Alaskans for Better Elections, the group promoting the measure, has appealed Meyer's decision to the courts, and oral arguments are scheduled for Nov. 1, but Lamoureaux ruled that delaying signature-gathering could harm the ballot measure's cause if backers win their legal case.
Alaskans for Better Elections must gather 28,501 signatures before the start of next year's legislative session in order for the measure to come before voters in 2020.
Scott Kendall, the attorney representing Alaskans for Better Elections, said Lamoureaux's ruling was "just about as fast as we could have asked for" and that the prospects for their case are "very promising."
He said that plans for signature-gathering are not yet final, pending the printing of the petition books by the Alaska Division of Elections.
The Alaska Department of Law, defending the lieutenant governor's position, did not respond to an emailed question. The department does not typically answer questions about cases under litigation.
Lamoureaux's ruling means the ranked-choice voting initiative is the second of four proposed measures for the 2020 election to reach the signature-gathering stage. The Alaska Division of Elections has already certified a measure seeking to move legislative sessions to Anchorage from Juneau.
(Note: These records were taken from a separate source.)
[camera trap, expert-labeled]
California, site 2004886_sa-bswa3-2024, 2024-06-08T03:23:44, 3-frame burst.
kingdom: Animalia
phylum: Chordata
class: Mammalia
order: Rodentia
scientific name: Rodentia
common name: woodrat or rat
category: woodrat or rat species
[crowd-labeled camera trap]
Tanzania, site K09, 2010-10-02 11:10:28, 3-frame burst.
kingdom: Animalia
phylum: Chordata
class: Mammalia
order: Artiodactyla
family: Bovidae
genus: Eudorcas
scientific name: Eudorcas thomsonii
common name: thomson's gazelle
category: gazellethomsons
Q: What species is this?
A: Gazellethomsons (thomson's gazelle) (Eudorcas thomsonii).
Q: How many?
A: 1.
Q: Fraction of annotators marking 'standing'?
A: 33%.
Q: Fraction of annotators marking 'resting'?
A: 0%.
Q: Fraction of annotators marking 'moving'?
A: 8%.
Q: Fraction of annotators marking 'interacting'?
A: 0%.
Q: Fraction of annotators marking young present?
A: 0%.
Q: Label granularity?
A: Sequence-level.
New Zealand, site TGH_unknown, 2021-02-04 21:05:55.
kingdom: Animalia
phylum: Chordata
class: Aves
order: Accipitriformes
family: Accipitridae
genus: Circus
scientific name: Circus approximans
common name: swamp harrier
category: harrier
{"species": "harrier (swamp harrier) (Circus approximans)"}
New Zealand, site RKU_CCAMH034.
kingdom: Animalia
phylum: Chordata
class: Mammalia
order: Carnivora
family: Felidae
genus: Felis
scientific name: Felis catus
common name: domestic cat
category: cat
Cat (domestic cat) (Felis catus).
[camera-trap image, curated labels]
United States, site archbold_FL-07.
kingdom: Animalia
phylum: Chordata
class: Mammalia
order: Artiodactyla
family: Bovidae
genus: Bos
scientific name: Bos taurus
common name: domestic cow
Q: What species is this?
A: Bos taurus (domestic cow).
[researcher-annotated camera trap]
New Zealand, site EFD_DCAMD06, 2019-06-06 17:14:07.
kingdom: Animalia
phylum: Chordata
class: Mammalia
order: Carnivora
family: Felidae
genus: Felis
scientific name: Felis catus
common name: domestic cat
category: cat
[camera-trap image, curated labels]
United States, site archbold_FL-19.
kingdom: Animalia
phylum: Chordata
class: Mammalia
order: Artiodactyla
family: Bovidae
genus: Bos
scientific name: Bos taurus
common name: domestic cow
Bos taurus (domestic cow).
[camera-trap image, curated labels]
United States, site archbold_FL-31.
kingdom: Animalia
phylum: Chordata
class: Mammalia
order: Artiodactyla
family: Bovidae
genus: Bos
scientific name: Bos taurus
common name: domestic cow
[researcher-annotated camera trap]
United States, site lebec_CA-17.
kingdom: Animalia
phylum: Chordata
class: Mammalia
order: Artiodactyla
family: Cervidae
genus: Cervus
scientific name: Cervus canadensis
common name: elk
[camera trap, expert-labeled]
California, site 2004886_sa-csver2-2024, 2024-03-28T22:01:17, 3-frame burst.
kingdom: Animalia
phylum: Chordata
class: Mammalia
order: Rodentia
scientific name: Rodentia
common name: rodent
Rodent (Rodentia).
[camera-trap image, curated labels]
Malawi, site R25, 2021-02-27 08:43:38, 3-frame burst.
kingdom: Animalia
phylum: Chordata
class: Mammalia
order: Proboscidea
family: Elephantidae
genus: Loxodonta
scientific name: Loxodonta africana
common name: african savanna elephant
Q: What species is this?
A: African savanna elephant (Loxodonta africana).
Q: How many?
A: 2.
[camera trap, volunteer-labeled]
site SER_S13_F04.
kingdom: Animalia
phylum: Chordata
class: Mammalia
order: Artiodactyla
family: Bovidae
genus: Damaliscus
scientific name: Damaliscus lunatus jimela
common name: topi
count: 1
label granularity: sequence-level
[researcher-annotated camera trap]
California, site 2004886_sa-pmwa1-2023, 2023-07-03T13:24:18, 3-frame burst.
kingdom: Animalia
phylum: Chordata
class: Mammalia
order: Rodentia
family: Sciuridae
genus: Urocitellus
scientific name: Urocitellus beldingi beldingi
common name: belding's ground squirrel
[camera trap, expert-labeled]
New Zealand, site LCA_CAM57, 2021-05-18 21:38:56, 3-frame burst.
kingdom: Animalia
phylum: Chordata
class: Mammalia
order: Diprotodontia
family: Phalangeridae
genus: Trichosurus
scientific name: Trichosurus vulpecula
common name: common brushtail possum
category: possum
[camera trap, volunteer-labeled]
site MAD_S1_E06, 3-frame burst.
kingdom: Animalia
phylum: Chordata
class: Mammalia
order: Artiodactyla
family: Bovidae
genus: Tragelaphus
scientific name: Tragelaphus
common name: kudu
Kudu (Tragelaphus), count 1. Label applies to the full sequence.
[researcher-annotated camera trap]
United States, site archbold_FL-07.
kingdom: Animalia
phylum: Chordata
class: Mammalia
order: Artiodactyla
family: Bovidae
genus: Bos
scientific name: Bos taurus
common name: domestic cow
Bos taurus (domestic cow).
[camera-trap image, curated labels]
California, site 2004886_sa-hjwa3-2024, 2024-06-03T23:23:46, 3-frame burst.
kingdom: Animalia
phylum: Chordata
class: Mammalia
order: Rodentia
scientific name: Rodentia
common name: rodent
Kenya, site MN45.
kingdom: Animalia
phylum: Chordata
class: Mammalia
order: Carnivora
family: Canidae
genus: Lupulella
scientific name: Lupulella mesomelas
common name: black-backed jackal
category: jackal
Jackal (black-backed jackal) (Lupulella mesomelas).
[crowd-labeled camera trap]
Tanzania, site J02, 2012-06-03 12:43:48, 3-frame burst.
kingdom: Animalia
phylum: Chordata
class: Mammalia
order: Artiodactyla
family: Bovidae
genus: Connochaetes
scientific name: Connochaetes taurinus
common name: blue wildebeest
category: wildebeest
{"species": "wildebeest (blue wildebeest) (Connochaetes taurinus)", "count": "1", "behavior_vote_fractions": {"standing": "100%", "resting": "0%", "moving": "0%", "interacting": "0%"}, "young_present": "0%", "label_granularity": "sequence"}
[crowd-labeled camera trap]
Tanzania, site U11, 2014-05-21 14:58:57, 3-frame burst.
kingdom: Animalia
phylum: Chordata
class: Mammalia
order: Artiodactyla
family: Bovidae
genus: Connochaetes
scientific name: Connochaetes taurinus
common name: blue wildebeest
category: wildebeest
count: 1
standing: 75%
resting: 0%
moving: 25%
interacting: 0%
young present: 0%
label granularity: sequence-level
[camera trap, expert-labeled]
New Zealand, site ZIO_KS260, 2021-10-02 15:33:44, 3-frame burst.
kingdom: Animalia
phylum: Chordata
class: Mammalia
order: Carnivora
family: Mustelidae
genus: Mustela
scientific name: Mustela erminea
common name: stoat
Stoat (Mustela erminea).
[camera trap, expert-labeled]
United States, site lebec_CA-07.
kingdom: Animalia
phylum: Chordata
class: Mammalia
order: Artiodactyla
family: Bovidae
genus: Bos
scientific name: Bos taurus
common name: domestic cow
Measures to raise oil taxes and enact a "students' educational bill of rights" have not yet been considered by the Division of Elections.
The ranked-choice voting measure was considered and rejected after Meyer followed advice from the Alaska Department of Law. In a legal opinion signed by Attorney General Kevin Clarkson, the department advised that the measure would violate a prohibition on including multiple topics within a single piece of legislation.
Backers of the measure reject that argument, saying all three sections of the 25-page ballot initiative deal with voting.
The first section would enact a ban on so-called "dark money" political contributions. If a group donates to a political cause, that group would be required to disclose where its funding came from. In addition, any group that gets more than 50% of its funds from out of state would have to disclose that in any political advertising it funds.
The second section eliminates party-specific primary elections. All candidates for statewide or legislative office would run in a single primary, and only the top four candidates would advance to the general election.
The third section installs ranked-choice voting. In the primary and in the general election, voters would be asked to rank their preferred candidates 1-2-3-4. When the votes are counted, the winning candidate is the one who receives more than half the No. 1 votes.
If no candidate passes that hurdle, the candidate who received the fewest No. 1 votes is eliminated, and his or her supporters' votes go to their second choice. The totals are retabulated, and the process continues until there is an outright winner.